Болезнь Врубеля таинственна: диагнозы врачей так же расходились между собой, как суждения критиков о его картинах. Во всяком случае, она имела какую-то внутреннюю связь с творческими поисками художника: его слабая человеческая натура не выдерживала напряженности этих поисков. «Демон» был не прямой причиной болезни, но ее катализатором, ускорителем. Были, конечно, и другие ускорители – озлобленные поношения за «декадентство», которые усиливались вместе с ростом славы. Масла в огонь подлила статья Льва Толстого «Что такое искусство», появившаяся в 1898 году. Хотя в ней не было ни слова о Врубеле, он воспринял парадоксальные высказывания великого писателя как поругание всего, что ему было дорого, чему он служил всю жизнь. Он был паладином красоты – а Толстой подвергал сомнению само понятие красоты как расплывчатое, темное, только мешающее ясному взгляду на вещи. Врубель видел в искусстве нечто поднимающее над обыденностью – а Толстой призывал искусство «опроститься», стать доступным всем без исключения; то, которое доступно лишь узкому кругу, Толстой называл вредным, так как оно усиливает разъединение людей, вместо того чтобы их объединять. Наконец, Толстой с убийственной иронией отозвался о предметах, которые принято считать «поэтическими» (девы в белых одеяниях, охотники в шляпах с перьями, лунный свет, море и пр.) и упомянул в этой связи «Принцессу Грезу» Ростана, в которой, по его мнению, нет ни грана поэзии. А Врубель именно «Принцессе Грезе» посвятил свое программное произведение, так что сарказмы Толстого воспринимались им почти как личное оскорбление.

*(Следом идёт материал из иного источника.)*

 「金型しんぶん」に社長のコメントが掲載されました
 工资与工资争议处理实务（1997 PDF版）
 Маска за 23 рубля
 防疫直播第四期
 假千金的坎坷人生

Свою позицию по отношению к искусству Лев Толстой обосновывал своим пониманием христианства. И то и другое слилось воедино в возбужденном уме Врубеля: он восстал против толстовских, а заодно и христианских идей (тогда Толстой еще не был отлучен от Церкви известным постановлением Синода). В противовес им он увлекся (ненадолго) философией Ницше, зовущей к «сверхчеловеческому», – в этом ключе ему мыслился патетический образ Демона. В 1901 году Н.И. Забела писала Римскому-Корсакову: «Демон у него совсем необыкновенный, не лермонтовский, а какой-то современный ницшеанец».

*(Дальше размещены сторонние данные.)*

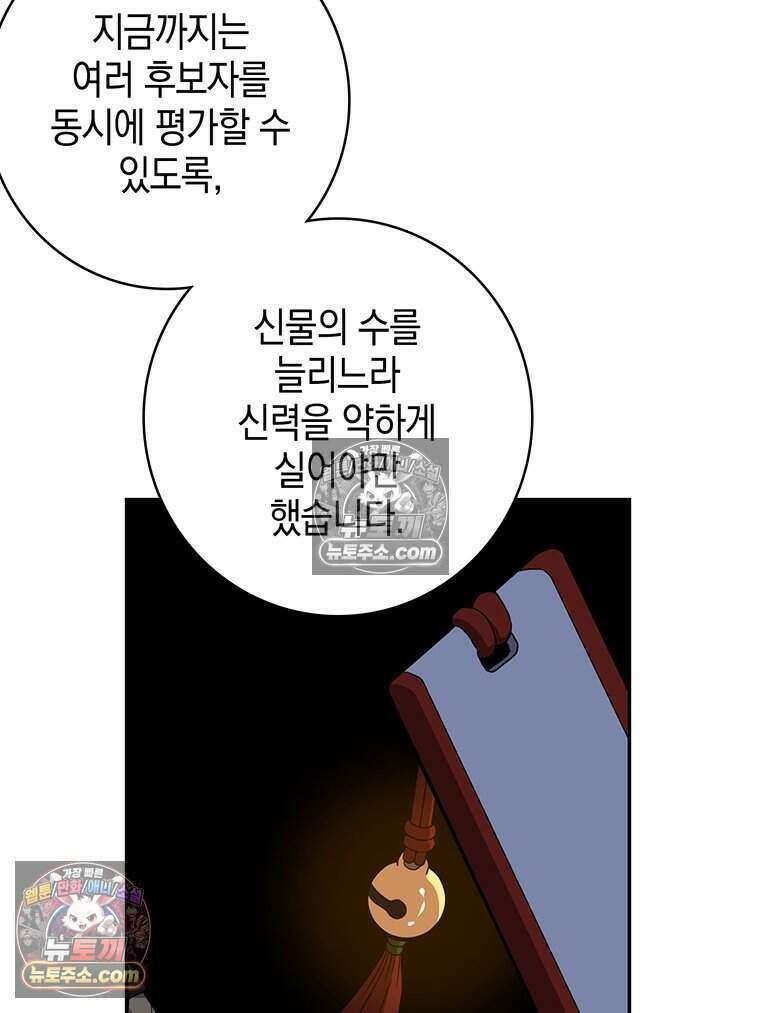 푸른 미명 끝에서 6화 66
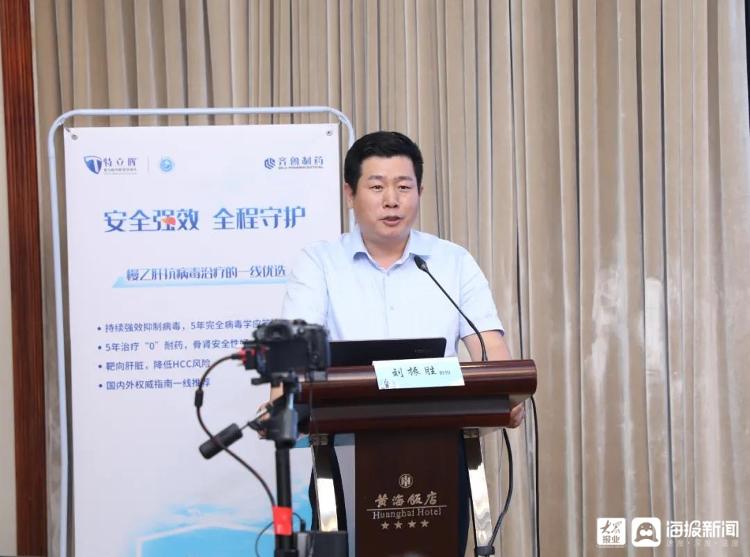 肝病防治科普行动启动,肝病规范化诊疗示范基地名单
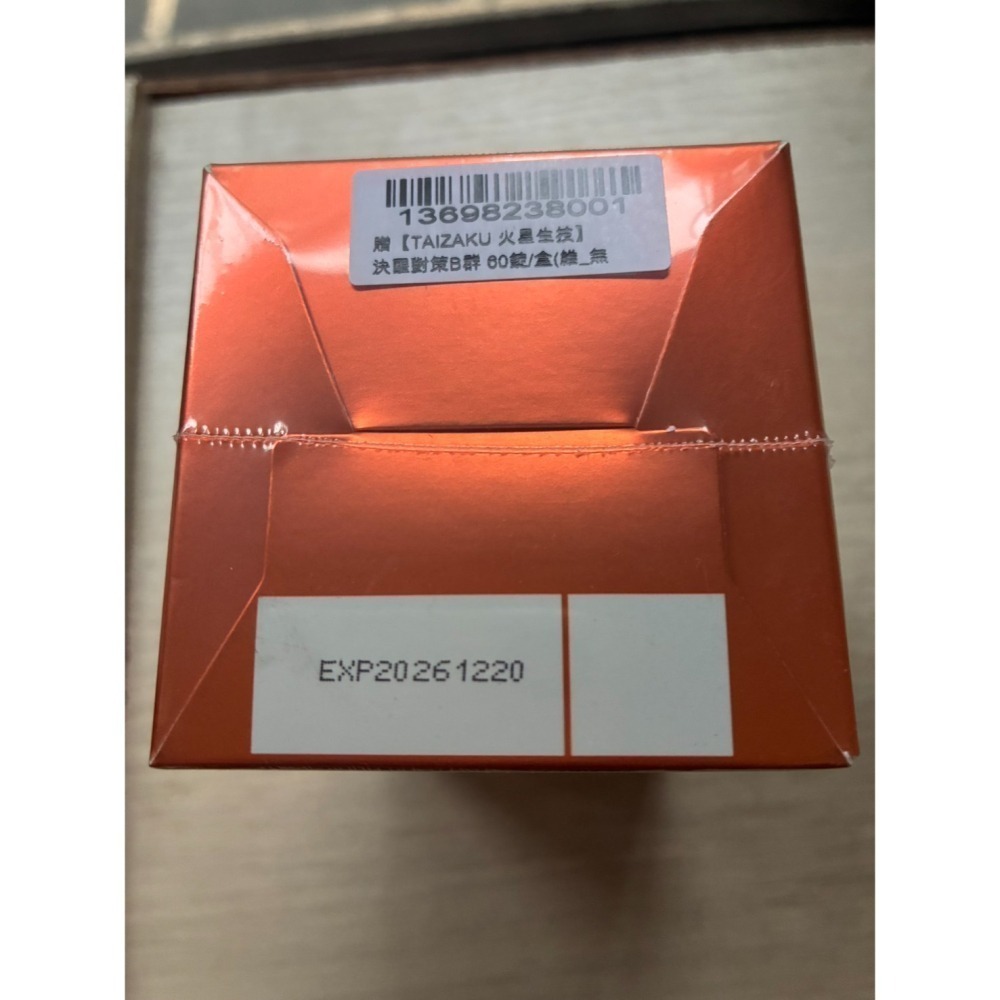 TAIZAKU 火星生技 決醒對策B群 60粒/盒 決醒B群-細節圖3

В том же 1901 году у Врубелей родился первенец – мальчик, названный Саввой. К этому событию они радостно готовились и радостно его встретили. Ребенок был мил и даже красив, если бы не раздвоенная «заячья» губа. В разгар работы над «Демоном» Врубель написал большой акварельный портрет шестимесячного сына в колясочке. Художнику не суждено было оставить потомство: маленький Савва прожил на свете меньше двух лет. Однако он был еще жив и здоров, когда трагическая судьба настигла его отца. В первые месяцы 1902 года жена художника, а вскоре и другие стали со страхом замечать у него симптомы уже несомненного психического расстройства.